My *Tianpeng* arrived today from the AliExpress SYQT Store. The price with ePacket shipping was only $23.50USd. Shipping time was 37 days from the time I clicked the button. They stated that the item could take 4 days to ship and it did. Total time from the ship date was 33 days. The slingshot arrived without any damage. The price included slingshot, sight assembly, 3 hex wrenches, extra fiber optic, and a bandset. This is the 80mm wide Tianpeng with the golden colored piggy walking to the left. The handle is finished with a clear coat. I`m looking forward to giving it some exercise tomorrow.


----------



## Northerner (Nov 9, 2010)

I know how much Pebble Shooter appreciates his Piggy slingshot so I thought I would add some pics to his already excellent review. Everybody likes to see pics. This Tianpeng weighed out at 290 grams (10.2 oz). The weight gives it some added stability when shooting. This frame fits very well in my hand and feels comfortable.


----------



## Tobor8Man (Nov 19, 2020)

Informative review - thanks!


----------



## ukj (Jan 10, 2021)

Just "released the pouch"
or others would say pulled the trigger.

§ Tasks for this exercise:
• A. In the slingshot thread, write the part from "## Tobor8Man (Nov" to "pulled the trigger." again, changing "pouch" to "band".
• B. Sum up the slingshot thread in two sentences.

§ Entries provided:
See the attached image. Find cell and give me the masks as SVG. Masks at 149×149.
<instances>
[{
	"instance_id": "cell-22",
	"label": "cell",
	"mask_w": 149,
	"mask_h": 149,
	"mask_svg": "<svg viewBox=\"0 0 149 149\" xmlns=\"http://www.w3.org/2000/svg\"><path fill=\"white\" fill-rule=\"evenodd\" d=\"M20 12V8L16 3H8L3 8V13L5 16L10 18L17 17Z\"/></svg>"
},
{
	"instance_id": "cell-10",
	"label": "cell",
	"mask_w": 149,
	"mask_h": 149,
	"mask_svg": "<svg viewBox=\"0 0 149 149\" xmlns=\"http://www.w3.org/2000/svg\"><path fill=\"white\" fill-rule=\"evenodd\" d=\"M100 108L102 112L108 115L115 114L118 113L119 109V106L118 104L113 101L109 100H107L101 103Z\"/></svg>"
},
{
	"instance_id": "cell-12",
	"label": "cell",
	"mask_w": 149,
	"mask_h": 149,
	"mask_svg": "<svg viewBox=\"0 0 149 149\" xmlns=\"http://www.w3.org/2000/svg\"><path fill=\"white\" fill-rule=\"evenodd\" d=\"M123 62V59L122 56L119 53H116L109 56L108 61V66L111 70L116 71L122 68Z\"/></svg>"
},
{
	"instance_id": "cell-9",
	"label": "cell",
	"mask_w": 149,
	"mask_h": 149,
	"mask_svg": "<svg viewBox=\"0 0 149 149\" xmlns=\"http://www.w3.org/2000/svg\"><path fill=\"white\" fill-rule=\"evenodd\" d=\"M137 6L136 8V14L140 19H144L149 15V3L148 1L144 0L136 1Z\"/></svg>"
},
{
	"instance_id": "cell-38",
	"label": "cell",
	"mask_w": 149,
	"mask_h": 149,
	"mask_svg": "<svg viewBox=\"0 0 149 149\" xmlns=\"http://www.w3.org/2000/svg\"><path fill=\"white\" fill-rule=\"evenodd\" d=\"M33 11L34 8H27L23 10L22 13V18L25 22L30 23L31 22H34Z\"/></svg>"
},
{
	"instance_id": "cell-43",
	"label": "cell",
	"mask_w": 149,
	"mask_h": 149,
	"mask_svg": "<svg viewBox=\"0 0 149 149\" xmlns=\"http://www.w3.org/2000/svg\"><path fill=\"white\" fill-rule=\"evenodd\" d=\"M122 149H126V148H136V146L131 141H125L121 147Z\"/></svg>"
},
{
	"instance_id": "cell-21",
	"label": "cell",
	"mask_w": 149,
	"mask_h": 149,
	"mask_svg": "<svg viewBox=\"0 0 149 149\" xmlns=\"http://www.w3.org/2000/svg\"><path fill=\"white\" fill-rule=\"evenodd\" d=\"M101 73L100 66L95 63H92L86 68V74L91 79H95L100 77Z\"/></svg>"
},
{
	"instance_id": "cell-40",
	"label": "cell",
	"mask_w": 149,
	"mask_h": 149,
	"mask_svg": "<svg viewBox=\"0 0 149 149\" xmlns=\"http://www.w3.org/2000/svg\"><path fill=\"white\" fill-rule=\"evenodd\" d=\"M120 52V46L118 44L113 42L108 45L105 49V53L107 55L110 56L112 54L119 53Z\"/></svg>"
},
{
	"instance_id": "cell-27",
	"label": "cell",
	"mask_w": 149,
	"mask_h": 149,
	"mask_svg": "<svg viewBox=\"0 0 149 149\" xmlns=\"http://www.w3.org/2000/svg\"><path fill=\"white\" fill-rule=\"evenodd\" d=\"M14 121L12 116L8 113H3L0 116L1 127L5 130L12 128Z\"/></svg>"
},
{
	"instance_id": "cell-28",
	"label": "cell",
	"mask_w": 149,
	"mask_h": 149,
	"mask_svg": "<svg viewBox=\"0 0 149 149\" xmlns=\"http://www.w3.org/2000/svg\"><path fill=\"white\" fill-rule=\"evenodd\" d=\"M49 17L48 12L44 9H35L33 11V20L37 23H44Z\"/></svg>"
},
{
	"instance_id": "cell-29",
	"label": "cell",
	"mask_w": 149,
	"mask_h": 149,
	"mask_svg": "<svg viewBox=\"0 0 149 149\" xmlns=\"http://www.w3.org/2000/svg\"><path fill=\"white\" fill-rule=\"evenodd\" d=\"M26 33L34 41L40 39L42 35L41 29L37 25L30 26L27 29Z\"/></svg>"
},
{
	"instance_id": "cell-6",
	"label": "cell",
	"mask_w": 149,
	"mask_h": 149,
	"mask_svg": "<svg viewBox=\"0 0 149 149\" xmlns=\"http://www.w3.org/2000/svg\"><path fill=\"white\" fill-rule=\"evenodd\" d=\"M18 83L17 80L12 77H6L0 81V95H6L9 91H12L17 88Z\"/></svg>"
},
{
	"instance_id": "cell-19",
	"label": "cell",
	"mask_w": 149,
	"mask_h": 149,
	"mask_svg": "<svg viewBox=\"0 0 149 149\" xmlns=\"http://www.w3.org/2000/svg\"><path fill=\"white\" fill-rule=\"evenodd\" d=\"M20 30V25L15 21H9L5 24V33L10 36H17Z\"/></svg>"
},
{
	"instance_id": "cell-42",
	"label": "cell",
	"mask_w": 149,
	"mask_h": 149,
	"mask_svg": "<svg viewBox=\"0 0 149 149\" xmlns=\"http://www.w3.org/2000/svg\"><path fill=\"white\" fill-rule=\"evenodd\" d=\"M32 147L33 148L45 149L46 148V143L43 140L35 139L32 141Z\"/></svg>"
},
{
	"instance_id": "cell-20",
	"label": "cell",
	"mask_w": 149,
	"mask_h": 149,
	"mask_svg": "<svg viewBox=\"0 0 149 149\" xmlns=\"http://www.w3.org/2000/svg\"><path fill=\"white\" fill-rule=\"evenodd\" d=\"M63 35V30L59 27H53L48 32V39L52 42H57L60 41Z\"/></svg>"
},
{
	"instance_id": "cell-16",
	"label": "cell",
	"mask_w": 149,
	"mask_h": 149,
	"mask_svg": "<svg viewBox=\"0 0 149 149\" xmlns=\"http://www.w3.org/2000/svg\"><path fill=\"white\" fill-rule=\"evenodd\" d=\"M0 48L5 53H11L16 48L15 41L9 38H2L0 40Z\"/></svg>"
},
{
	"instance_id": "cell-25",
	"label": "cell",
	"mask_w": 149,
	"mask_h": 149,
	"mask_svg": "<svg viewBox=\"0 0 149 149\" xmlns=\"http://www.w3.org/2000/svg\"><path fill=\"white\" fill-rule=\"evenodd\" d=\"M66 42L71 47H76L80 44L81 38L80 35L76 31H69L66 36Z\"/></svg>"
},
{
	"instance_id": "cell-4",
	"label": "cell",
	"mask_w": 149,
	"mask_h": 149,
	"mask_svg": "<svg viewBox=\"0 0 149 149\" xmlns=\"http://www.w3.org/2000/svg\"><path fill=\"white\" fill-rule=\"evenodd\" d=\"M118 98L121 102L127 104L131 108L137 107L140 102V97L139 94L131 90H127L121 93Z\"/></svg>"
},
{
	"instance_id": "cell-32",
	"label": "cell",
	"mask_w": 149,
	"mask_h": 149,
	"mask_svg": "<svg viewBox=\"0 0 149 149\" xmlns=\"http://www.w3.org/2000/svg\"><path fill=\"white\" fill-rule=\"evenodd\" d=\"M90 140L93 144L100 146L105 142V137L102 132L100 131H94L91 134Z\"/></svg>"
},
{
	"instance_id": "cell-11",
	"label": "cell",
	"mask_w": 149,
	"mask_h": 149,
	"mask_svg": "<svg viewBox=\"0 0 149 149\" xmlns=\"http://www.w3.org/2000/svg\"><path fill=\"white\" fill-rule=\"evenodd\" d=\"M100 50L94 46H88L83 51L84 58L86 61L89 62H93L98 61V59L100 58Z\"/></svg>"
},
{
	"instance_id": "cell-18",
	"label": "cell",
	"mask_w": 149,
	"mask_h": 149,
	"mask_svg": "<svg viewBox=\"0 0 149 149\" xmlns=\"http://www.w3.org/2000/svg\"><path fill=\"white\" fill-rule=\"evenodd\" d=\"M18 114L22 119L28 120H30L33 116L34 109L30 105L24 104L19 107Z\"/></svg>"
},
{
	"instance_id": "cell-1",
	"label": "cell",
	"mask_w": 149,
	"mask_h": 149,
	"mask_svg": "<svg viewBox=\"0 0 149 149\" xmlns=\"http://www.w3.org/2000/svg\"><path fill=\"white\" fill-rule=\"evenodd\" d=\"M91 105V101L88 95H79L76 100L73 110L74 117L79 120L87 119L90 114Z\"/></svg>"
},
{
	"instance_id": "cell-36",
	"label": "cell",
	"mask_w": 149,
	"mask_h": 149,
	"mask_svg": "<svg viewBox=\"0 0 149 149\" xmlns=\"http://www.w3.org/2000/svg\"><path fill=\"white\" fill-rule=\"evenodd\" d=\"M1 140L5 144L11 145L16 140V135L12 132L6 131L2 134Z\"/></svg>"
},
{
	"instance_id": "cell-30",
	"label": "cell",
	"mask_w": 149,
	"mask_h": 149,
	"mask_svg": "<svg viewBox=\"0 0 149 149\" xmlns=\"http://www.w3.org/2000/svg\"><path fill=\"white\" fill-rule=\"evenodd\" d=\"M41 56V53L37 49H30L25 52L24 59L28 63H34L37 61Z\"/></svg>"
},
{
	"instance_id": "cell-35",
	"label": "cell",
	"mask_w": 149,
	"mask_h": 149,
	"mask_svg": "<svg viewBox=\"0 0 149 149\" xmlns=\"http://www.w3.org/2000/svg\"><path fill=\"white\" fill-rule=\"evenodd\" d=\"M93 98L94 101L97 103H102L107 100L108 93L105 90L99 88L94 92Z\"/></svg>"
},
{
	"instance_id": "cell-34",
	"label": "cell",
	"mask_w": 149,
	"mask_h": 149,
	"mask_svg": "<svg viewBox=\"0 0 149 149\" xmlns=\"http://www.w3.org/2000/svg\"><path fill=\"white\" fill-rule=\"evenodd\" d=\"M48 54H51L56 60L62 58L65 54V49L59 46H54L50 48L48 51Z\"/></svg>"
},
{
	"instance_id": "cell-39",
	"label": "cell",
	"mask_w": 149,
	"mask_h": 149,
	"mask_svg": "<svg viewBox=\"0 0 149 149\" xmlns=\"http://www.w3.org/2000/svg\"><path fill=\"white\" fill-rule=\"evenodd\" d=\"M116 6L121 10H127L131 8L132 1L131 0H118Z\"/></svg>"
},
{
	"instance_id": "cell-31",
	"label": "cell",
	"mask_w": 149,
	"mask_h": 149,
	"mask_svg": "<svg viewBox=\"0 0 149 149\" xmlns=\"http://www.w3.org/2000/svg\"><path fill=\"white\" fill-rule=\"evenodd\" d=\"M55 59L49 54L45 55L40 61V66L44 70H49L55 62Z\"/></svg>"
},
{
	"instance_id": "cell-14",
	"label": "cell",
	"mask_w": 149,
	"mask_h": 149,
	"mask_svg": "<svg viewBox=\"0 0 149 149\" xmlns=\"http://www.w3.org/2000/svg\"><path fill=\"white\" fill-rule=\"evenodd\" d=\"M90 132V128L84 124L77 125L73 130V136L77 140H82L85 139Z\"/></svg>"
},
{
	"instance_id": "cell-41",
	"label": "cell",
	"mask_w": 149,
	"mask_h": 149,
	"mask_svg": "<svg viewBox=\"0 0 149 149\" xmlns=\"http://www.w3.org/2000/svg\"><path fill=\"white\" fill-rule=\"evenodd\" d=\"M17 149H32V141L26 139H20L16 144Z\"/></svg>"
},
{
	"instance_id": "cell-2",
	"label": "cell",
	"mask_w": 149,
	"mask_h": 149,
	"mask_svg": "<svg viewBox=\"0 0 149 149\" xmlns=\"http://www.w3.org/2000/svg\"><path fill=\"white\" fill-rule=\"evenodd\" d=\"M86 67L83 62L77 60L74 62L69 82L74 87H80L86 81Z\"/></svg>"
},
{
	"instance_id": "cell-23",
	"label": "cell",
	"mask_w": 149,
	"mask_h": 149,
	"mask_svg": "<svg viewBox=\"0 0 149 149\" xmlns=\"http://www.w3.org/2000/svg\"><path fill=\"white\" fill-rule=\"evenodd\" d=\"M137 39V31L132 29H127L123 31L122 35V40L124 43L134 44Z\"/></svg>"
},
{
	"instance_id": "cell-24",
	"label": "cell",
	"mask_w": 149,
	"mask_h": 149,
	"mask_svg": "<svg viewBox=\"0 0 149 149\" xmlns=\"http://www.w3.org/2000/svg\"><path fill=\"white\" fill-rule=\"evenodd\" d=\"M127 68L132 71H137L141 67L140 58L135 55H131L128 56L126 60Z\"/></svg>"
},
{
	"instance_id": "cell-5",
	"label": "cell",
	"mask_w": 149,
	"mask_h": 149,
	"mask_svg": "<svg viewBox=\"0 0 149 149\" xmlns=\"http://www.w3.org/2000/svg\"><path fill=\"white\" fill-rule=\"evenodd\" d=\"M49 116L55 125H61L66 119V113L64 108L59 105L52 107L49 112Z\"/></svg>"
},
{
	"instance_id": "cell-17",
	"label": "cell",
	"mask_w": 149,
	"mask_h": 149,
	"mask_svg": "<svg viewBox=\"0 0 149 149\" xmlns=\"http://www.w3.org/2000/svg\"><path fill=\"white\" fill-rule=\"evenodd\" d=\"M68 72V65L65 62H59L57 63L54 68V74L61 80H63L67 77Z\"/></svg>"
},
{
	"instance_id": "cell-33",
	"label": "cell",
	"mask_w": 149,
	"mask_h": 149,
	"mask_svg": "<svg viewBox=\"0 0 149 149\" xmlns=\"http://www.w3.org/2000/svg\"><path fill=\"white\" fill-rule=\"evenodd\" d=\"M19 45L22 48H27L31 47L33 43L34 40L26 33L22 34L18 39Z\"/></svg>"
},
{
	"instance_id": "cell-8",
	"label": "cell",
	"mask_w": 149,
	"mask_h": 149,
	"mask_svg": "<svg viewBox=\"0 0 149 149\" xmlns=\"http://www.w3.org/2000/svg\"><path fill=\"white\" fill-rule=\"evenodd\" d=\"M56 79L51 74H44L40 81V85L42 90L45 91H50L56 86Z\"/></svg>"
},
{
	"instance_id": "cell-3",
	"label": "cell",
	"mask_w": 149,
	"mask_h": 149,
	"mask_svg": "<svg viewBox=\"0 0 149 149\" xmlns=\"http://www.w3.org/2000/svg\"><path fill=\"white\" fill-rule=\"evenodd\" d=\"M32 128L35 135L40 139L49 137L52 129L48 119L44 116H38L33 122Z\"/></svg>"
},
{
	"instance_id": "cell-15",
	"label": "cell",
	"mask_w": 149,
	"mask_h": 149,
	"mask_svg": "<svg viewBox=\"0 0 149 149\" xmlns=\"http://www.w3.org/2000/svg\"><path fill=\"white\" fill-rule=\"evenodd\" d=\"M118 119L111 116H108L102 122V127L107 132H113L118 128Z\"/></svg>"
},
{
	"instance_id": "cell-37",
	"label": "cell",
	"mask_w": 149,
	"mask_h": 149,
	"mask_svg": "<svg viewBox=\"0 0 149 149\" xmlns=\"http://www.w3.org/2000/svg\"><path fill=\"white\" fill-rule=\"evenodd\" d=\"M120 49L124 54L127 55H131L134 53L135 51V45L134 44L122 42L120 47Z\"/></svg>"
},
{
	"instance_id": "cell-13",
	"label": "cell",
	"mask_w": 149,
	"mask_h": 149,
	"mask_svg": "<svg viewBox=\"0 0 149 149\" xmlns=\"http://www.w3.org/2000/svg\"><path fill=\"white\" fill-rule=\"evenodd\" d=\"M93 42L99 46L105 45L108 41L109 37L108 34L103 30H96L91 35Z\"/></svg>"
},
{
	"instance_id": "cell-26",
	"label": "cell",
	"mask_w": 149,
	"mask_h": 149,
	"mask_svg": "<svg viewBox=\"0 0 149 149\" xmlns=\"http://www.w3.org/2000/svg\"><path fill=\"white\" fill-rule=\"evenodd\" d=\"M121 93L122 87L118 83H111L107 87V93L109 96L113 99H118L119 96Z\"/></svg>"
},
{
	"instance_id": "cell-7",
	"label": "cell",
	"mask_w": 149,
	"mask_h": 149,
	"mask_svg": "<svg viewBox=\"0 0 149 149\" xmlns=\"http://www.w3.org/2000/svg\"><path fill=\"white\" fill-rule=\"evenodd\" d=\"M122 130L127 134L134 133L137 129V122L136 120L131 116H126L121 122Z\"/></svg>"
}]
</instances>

§ Solutions to the exercise:
• A.
## Tobor8Man (Nov 19, 2020)

Informative review - thanks!


----------



## ukj (Jan 10, 2021)

Just "released the band"
or others would say pulled the trigger.

• B. An 80mm wide Tianpeng slingshot bought from the AliExpress SYQT Store for $23.50 with ePacket shipping arrived undamaged 37 days after ordering, along with a sight assembly, 3 hex wrenches, extra fiber optic, and a bandset. Another member added pictures and noted that the frame weighs 290 grams (10.2 oz) and feels comfortable in the hand, and a later reply called the review informative.